The 1984 Water Pollution Prevention and Control Law (WPL) applies to discharges to rivers, lakes, canals, reservoirs, and groundwater. The WPL contains sections pertaining to water quality and discharge standards, pollution prevention, surface water, and groundwater. Amendments in 1996 introduced further controls on river basins, including requirements for cities and towns to establish central sewage treatment plants and to set treatment fees, mass-loading controls, provisions for strengthening the supervision and management of water pollution, and non-point-source pollution controls.
 
 
3.
The Implementation Regulation of Water Pollution Prevention and Control Law was enacted on March 20, 2000. This law regulates the supervision and management of surface and ground water pollution, prevention, and control measures.
 
Water supply.
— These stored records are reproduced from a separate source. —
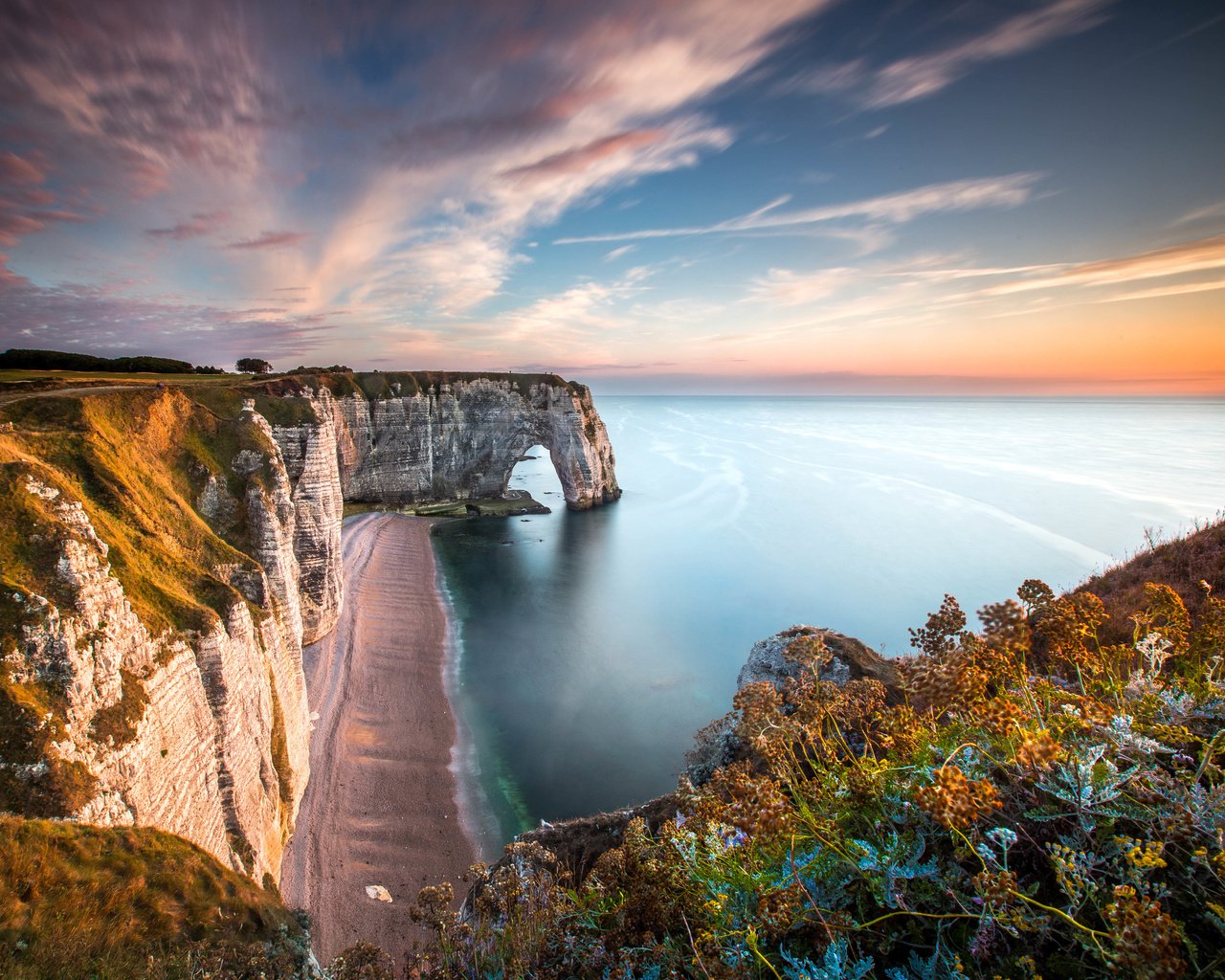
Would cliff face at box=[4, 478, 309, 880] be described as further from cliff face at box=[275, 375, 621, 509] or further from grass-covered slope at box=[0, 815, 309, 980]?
cliff face at box=[275, 375, 621, 509]

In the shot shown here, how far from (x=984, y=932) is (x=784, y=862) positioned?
65.8 inches

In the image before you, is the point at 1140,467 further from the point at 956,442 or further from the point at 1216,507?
the point at 956,442

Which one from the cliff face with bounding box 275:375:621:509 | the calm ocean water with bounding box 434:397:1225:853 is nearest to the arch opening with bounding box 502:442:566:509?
the calm ocean water with bounding box 434:397:1225:853

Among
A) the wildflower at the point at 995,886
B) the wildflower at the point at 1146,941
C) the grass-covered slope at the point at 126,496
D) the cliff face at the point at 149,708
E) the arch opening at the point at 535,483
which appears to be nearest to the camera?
the wildflower at the point at 1146,941

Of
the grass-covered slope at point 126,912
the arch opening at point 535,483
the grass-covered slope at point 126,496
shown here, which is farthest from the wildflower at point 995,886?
the arch opening at point 535,483

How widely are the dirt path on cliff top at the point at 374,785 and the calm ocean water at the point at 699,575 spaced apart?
1.84 m

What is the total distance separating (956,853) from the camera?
3.54 metres

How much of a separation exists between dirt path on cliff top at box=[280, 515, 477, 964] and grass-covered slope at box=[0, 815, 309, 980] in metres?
8.84

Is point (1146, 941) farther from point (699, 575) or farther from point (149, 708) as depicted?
point (699, 575)

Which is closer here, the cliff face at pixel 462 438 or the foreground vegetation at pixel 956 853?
the foreground vegetation at pixel 956 853

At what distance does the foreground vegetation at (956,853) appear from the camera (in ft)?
9.23

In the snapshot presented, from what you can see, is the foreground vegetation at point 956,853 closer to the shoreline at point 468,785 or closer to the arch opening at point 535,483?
the shoreline at point 468,785

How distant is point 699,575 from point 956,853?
43.0 meters

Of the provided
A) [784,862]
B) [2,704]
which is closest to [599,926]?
[784,862]
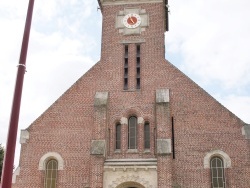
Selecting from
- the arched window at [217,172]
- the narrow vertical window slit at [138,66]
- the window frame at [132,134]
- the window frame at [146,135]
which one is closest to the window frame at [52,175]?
the window frame at [132,134]

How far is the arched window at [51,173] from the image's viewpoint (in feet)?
67.4

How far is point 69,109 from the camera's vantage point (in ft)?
72.2

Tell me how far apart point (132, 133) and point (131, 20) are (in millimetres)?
7619

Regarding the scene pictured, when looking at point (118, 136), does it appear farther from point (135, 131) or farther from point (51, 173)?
point (51, 173)

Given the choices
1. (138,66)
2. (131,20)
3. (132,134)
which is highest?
(131,20)

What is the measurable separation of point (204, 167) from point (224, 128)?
2493 millimetres

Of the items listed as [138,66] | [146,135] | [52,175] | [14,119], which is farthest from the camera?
[138,66]

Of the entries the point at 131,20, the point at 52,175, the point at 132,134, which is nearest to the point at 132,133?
the point at 132,134

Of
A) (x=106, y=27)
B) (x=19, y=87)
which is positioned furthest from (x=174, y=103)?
(x=19, y=87)

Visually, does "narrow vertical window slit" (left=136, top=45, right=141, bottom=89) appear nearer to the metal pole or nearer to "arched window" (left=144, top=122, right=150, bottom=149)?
"arched window" (left=144, top=122, right=150, bottom=149)

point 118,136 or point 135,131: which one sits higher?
point 135,131

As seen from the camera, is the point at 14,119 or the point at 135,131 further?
the point at 135,131

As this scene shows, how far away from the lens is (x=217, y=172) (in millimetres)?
19641

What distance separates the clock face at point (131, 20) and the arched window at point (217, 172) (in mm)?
9891
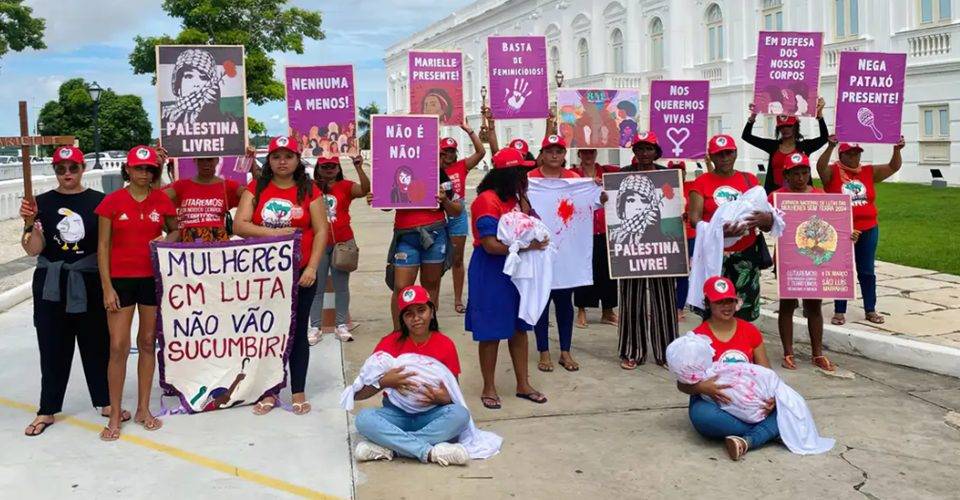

In urban areas, water is usually supplied by the municipal water utility companies, which are responsible for ensuring that water quality complies with the National Drinking Water Standard (GB5749-85). A groundwater abstraction permit is required if any company intends to use groundwater directly. In the northern part of the PRC, however, the use of groundwater is strictly controlled because of significant water shortages and ground settlement issues. Users must apply to provincial or higher level administrative committees for a groundwater abstraction permit.
 
Wastewater discharge. Two types of wastewater discharge systems are defined in the PRC: (1) polluted wastewater discharges (typically industrial and domestic wastewater) and (2) non-polluted wastewater discharges (for example, storm water). Separate drainage systems for polluted and non-polluted discharges are required for a facility in which a municipal sewer system is available.
 
Environmental Enforcement
 
In the PRC, methods of enforcing environmental legislation include discharge fees, surcharge fees, fines, and administrative sanctions. Pollutant discharge activity is subject to a discharge permit, which must be registered and obtained before the pollutants are generated.
 
In major pollution control areas, such as Shanghai and Beijing, mass-loading targets are established and allocated to major emission facilities by the local EPB. In some pilot locations, emission quotas can be traded among facilities.
 
In areas with significant pollution problems, such as those impacted by sulfur dioxide emissions, acid rain, and water quality deterioration, specific discharge limitations are adopted to prevent further degradation.
 
There are specific items within the Constitution of the People’s Republic of China and the PRC Criminal Law to strengthen the enforcement of environmental legislation by disciplinary sanction, civil liability, and even criminal liability. Disciplinary sanctions may come in the form of a warning, a fine, a requirement to install environmental protection equipment, or a requirement to cease operations. Criminal liability can also be passed on to the legal representative of an enterprise if the polluting activity caused severe damage to property, health, or interests of the state or its citizens. In these cases, the individual deemed responsible may be prosecuted. Civil liability also exists and is aimed at activities that may result in civil disputes. Generally, the dispute may be settled through financial compensation by the facility that caused the damage.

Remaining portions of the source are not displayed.